France Info, à ne pas confondre avec France Info

Published 11/07/2016 in Futurs

La présidente de France Télévisions Delphine Ernotte, le 29 juin 2016 à Paris

télévision

Le nom de la chaîne d’information continue du service public a été annoncé ce lundi. Le peu de moyens et l’homonymie avec la radio est redoutée par les salariés.

Si l’on mesure la puissance d’une chaîne d’information en continu à son nombre de journalistes reporters d’images, celle de l’audiovisuel public, qui émettra à partir du 1er septembre sur le canal 27 de la TNT, n’a pas trop de quoi inquiéter les leaders du marché, BFMTV et i-Télé. Portée par France Télévisions et associant Radio France, la future «France Info», dont le nom a été confirmé lundi par ses promoteurs, n’en comptera que deux, sur un total d’environ 200 salariés dédiés (176 personnes à France Télévisions, 28 à Radio France). Le moins que l’on puisse dire est que cela fait peu de gens pour filmer l’actualité – une fonction pourtant utile dans une télévision vouée à l’information. Pas de panique, répond-on à France Télés : pour fabriquer des sujets, la dite chaîne, qui implique également France 24 et l’Institut national de l’audiovisuel (INA), piochera dans les dizaines heures d’images tournées chaque jour par les différentes rédactions de France Télévisions (France 2, France 3, l’outre-mer).

«Renoncer à la boucle obsessionnelle»

DONNÉES:
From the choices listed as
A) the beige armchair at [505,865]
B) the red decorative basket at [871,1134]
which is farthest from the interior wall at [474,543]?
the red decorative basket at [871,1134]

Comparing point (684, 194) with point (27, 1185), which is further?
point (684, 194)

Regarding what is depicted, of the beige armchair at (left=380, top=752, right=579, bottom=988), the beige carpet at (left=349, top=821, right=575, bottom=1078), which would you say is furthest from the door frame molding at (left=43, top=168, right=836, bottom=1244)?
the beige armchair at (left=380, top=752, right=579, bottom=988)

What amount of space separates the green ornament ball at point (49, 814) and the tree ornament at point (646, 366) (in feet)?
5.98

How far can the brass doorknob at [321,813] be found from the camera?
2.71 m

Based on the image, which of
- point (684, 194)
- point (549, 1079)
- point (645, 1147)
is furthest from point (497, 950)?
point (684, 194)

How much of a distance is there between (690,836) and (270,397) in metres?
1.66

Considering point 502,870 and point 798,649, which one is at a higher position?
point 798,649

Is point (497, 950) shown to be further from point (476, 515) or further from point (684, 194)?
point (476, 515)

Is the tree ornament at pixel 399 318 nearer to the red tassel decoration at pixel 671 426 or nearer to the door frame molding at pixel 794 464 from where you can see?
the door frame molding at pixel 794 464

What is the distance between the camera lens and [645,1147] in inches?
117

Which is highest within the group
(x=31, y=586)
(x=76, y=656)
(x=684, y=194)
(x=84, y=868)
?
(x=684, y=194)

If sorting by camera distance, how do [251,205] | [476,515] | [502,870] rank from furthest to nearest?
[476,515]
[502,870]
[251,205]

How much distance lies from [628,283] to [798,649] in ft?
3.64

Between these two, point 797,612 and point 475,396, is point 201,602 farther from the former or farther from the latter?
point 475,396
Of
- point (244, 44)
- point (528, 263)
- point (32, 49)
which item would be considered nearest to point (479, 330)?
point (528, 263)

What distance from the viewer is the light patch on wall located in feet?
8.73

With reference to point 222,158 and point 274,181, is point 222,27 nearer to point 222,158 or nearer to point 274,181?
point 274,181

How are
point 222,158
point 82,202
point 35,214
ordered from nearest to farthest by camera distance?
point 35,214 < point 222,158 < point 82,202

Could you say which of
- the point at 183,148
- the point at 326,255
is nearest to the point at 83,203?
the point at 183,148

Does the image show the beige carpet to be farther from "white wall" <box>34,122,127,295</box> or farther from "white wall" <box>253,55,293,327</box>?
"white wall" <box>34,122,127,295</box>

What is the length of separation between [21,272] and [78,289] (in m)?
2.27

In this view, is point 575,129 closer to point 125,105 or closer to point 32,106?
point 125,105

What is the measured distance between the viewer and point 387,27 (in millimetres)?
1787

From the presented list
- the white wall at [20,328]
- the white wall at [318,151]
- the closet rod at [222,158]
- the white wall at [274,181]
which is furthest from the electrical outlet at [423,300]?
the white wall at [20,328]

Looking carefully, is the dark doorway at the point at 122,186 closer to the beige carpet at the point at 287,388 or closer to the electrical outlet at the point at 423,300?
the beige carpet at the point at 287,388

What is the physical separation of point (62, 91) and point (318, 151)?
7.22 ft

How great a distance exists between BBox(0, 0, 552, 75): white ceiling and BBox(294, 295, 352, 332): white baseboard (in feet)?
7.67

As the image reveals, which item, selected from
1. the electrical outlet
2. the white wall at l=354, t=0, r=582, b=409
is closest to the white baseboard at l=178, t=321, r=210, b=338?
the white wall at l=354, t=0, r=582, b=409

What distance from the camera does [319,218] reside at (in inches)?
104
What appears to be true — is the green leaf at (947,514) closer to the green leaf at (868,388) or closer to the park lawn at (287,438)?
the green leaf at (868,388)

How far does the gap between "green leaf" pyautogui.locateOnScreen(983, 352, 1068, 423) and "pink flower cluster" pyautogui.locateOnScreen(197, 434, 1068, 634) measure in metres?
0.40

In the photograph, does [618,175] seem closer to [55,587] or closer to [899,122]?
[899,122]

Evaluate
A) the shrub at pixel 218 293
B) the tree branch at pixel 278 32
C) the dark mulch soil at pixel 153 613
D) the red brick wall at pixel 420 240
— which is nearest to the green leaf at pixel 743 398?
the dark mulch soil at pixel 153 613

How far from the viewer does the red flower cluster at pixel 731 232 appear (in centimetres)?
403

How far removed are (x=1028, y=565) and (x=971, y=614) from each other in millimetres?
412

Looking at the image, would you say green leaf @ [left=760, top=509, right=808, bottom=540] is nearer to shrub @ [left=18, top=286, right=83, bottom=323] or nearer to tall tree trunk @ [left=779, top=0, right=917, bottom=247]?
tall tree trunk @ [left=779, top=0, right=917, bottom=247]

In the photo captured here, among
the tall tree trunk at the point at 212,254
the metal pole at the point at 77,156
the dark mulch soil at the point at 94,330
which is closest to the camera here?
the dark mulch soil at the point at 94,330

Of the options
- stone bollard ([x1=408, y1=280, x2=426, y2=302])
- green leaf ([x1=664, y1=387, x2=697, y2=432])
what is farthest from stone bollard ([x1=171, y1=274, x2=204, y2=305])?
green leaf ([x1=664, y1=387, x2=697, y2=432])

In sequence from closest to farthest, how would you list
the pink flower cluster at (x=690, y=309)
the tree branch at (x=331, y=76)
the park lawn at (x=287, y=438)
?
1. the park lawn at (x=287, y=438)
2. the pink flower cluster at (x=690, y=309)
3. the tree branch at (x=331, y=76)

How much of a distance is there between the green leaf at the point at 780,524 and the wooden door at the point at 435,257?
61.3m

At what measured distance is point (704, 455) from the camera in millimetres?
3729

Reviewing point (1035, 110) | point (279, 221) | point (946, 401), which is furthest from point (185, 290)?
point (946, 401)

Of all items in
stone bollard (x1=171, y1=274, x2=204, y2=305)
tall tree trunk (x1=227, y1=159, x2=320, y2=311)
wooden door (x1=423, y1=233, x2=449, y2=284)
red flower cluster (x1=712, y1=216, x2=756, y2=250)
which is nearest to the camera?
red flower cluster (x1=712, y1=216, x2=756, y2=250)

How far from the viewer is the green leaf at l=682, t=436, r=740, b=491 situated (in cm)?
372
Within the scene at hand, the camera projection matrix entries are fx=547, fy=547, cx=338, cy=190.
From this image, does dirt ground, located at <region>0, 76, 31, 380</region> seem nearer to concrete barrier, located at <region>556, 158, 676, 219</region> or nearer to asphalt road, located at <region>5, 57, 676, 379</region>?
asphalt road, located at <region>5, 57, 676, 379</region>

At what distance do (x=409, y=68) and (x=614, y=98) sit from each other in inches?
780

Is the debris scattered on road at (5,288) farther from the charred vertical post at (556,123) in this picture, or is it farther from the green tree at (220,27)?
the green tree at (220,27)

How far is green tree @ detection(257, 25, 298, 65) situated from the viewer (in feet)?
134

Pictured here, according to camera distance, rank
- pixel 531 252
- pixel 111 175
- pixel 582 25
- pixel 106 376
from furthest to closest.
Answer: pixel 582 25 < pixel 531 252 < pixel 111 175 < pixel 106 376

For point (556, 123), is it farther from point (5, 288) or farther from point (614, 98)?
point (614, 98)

ÉNONCÉ: D'après l'extrait, à partir de quelle date et sur quel canal de la TNT la chaîne d'information du service public émettra-t-elle ? Les lignes forment un matériau à part, sans rapport avec l'extrait.

RÉPONSE RÉDIGÉE: À partir du 1er septembre, sur le canal 27 de la TNT.